Imaging and provisioning is easier with Windows 10. Here’s the story.

 In Microsoft, Software

Replacing one laptop or tablet is easy enough, right? Sadly, as you might know all too well, it can turn into a multiday process that stunts productivity and extends downtime.

In the past, replacing a laptop meant IT had to physically touch it to upload the latest image. This traditional method of provisioning and imaging just takes too long and is too labor intensive.

Now imagine replacing 1,000 laptops with 1,000 tablets — how do you deploy and manage those, and how can they be better imaged?

I sat down with Microsoft engineers recently to see how Windows 10 improves on the provisioning and imaging process for all devices. Here’s what they showed me about how Windows 10 makes deploying, repairing, and updating devices much easier for any organization.

The old way of imaging and provisioning

An image is like a recipe – it holds everything, including the operating system, settings, applications, restrictions, and user information. All that information is baked into this snapshot and manually loaded onto laptops and phones, whether you’re deploying a few dozen or a few thousand devices.

That can be tedious enough, but when devices break and upgrades are needed, IT is in for a bigger headache. Any tweak to an image must be done manually, and that’s neither a quick process nor an agile one. It often leads to downtime for the employee.

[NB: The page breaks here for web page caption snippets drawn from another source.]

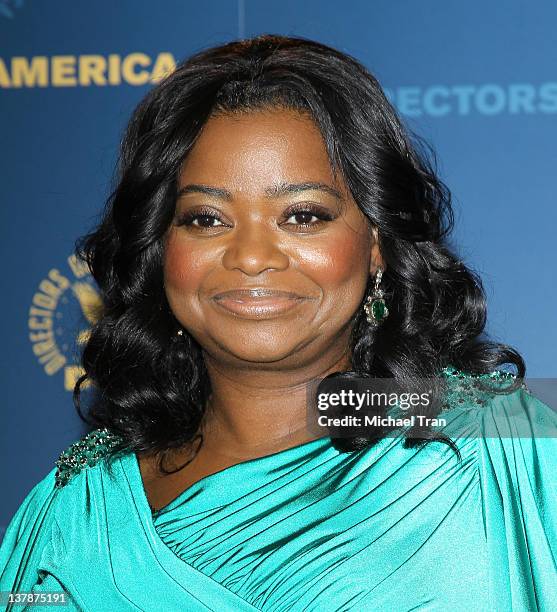 Octavia Spencer attends the 64th Annual DGA Awards - press room held at the Grand Ballroom at Hollywood & Highland Center on January 28, 2012 in...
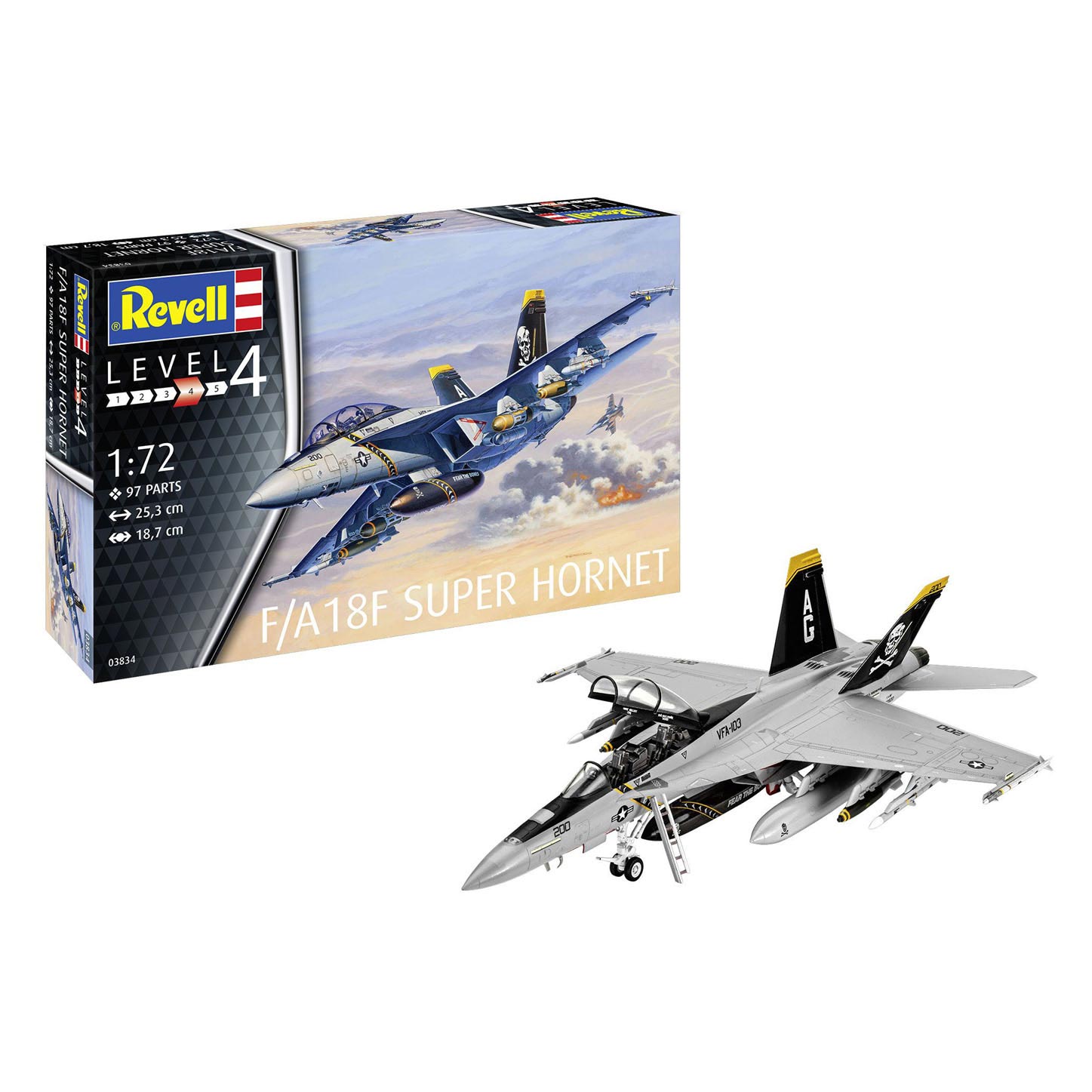 Revell f a-18f super horzel modelbouw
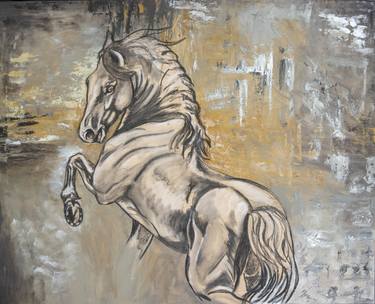Original Abstract Horse Paintings by Claire Donachie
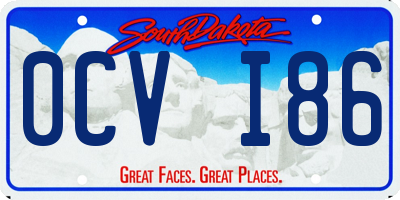 SD license plate 0CVI86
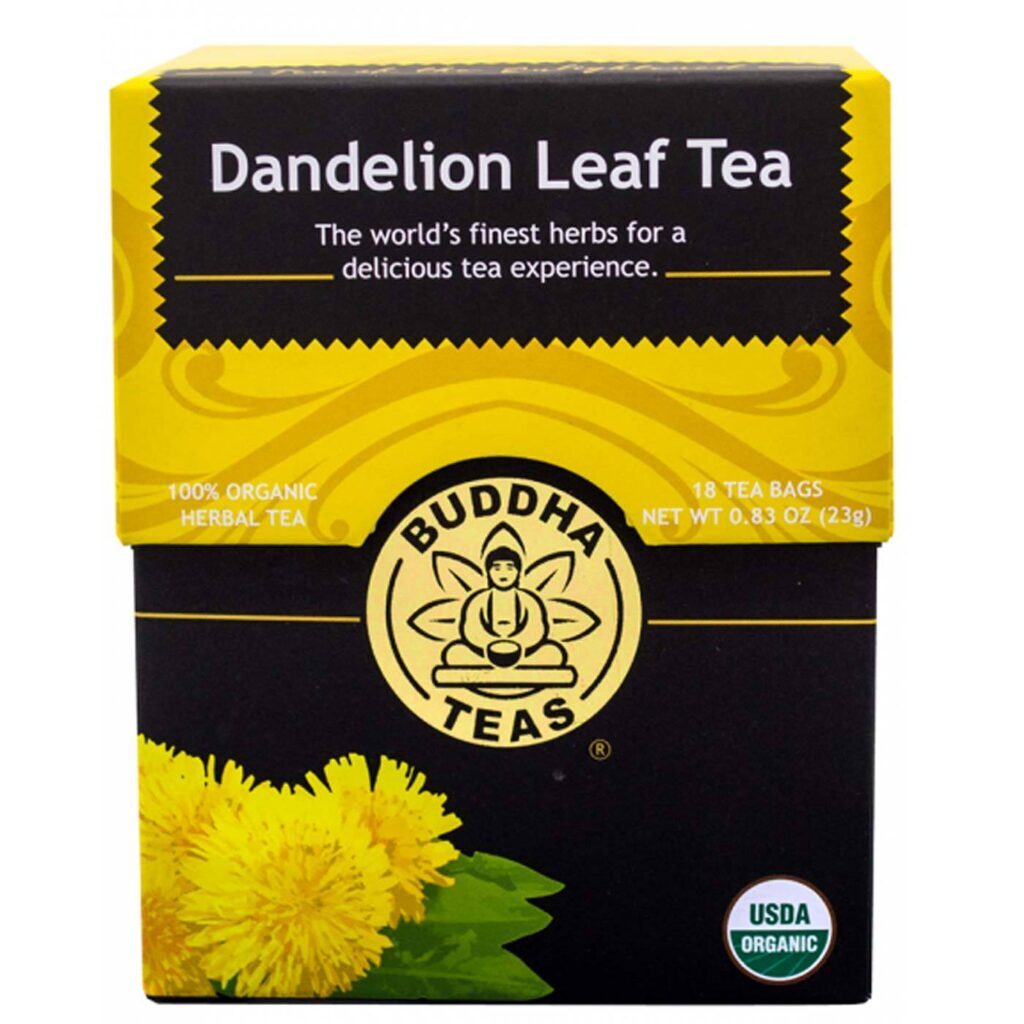 Buddha Teas Chá de Folha de Dente de Leão - 18 Saquinhos | Bem-Estar Natural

Windows 10 is leading a shift in this process toward more efficient methods. What does this mean for your organization?

Windows 10 brings the “zero touch” goal within reach

Windows 10 was built from the ground up to be mobile and cloud friendly. In fact, Windows 10 was designed to be managed through mobile device management (MDM), similar to how tablets and phones have been traditionally managed.

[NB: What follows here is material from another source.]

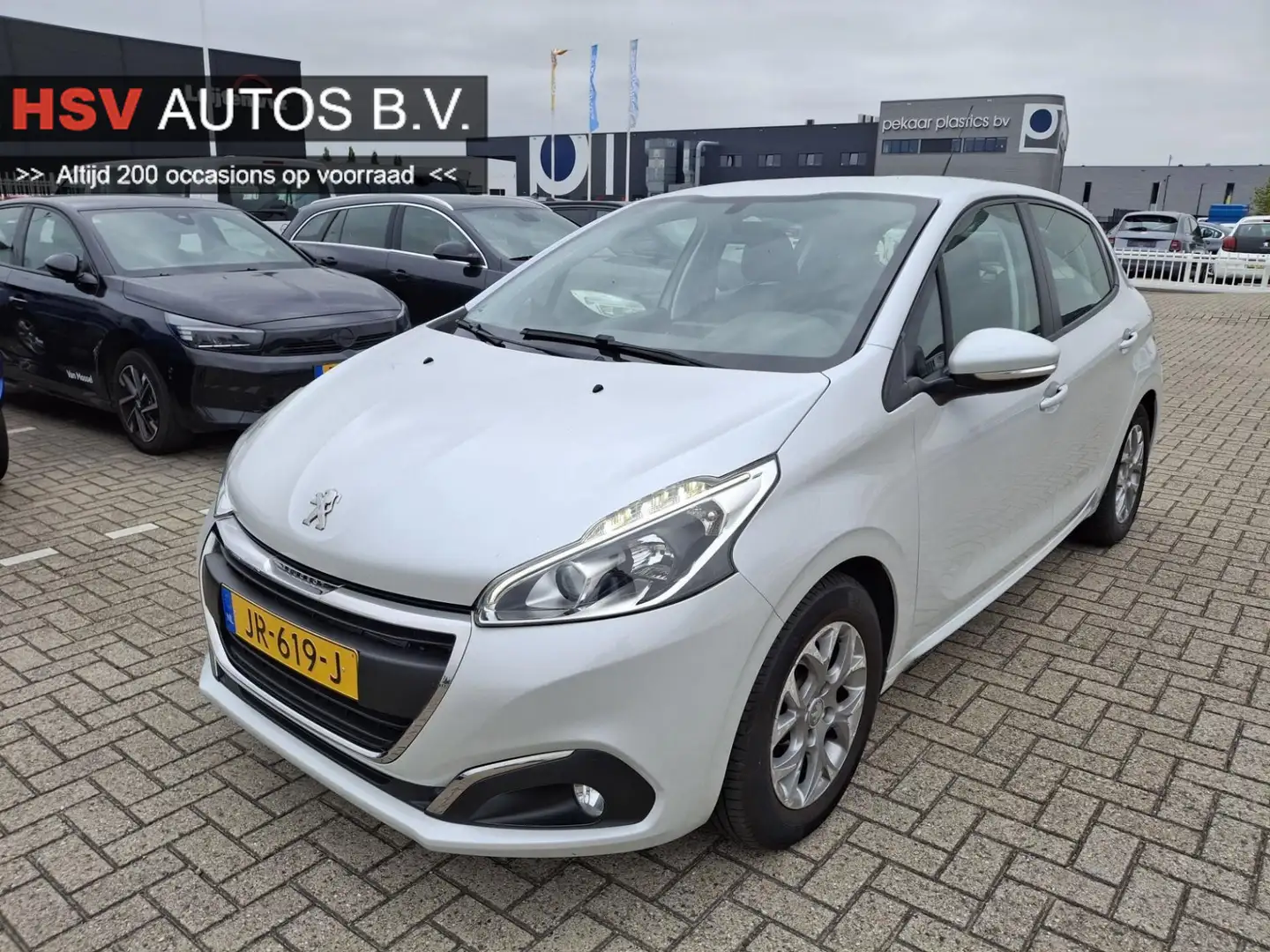 Peugeot 208 1.2 PureTech Blue Lion navi LM airco org NL Blanco - 1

As a result,  adoption of Windows 10 may shift an organization’s perspective on device management. Instead of separate systems to manage smartphones, tablets, and laptops, Windows 10’s provisioning and imaging capabilities can manage all of these devices using the cloud.

Since this operating system was built with mobility and cloud access in mind, the result is a hands-off method of imaging devices.

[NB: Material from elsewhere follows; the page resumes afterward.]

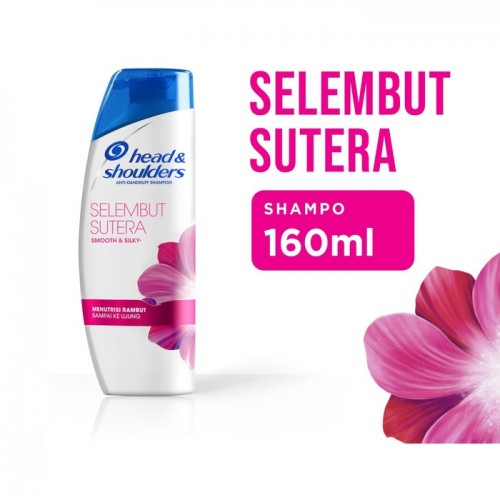 Head & Shoulders Shampoo Anti-Dandruff Smooth & Silky - 160 ml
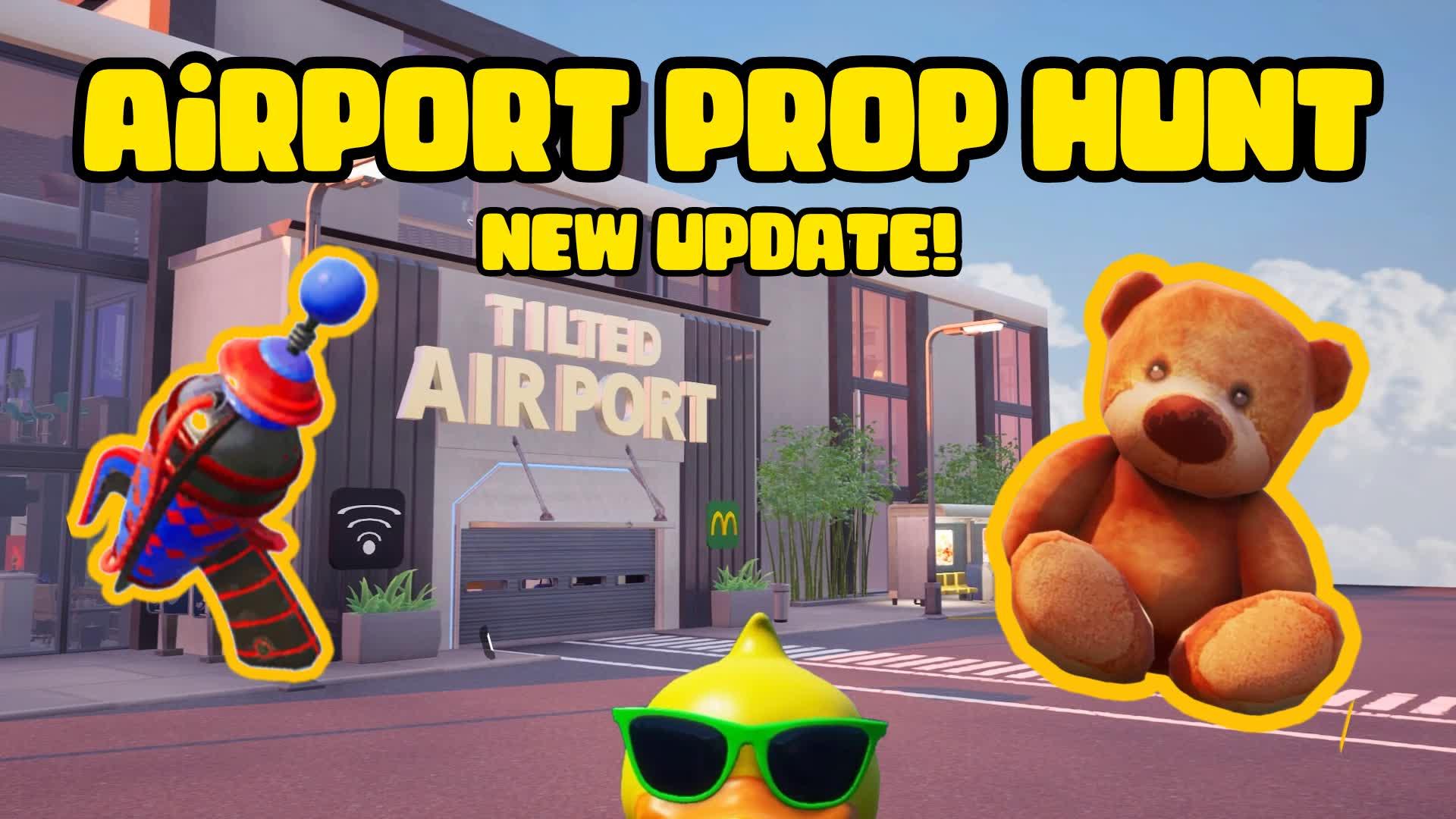 AIRPORT PROP HUNT ✈️🔫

A Windows 10 device, when paired with Enterprise Mobility Suite and Intune, can be automatically configured remotely. Users can download these provisioning packages from an intranet or email, or install them through traditional ways like removable storage. Devices can also automatically download them from the cloud once a user signs on.

In other words, phones, laptops, and tablets can be sent directly to end users, and the image will be immediately pushed down from the cloud. That “zero touch” approach simplifies device management and updates. Other MDM solutions can be integrated with Windows 10 as well, as their solutions are fine-tuned to work with Microsoft’s newest OS. These provisioning packages can be downloaded to multiple devices at once, saving IT time and resources.

Choose the right MDM for you

Windows 10 is the last OS you’ll ever need, Microsoft says. As such, Windows 10 is designed to integrate closely with modern MDM APIs and make deployment and management of all your devices easier through a more streamlined process for provisioning and imaging. This means no-touch configuration and management.

Still, IT departments should conduct their due diligence to determine which MDM is the best fit for their organization. Working with a partner that can detail the many flavors and features of available MDM solutions might be beneficial and eliminate other IT frustrations.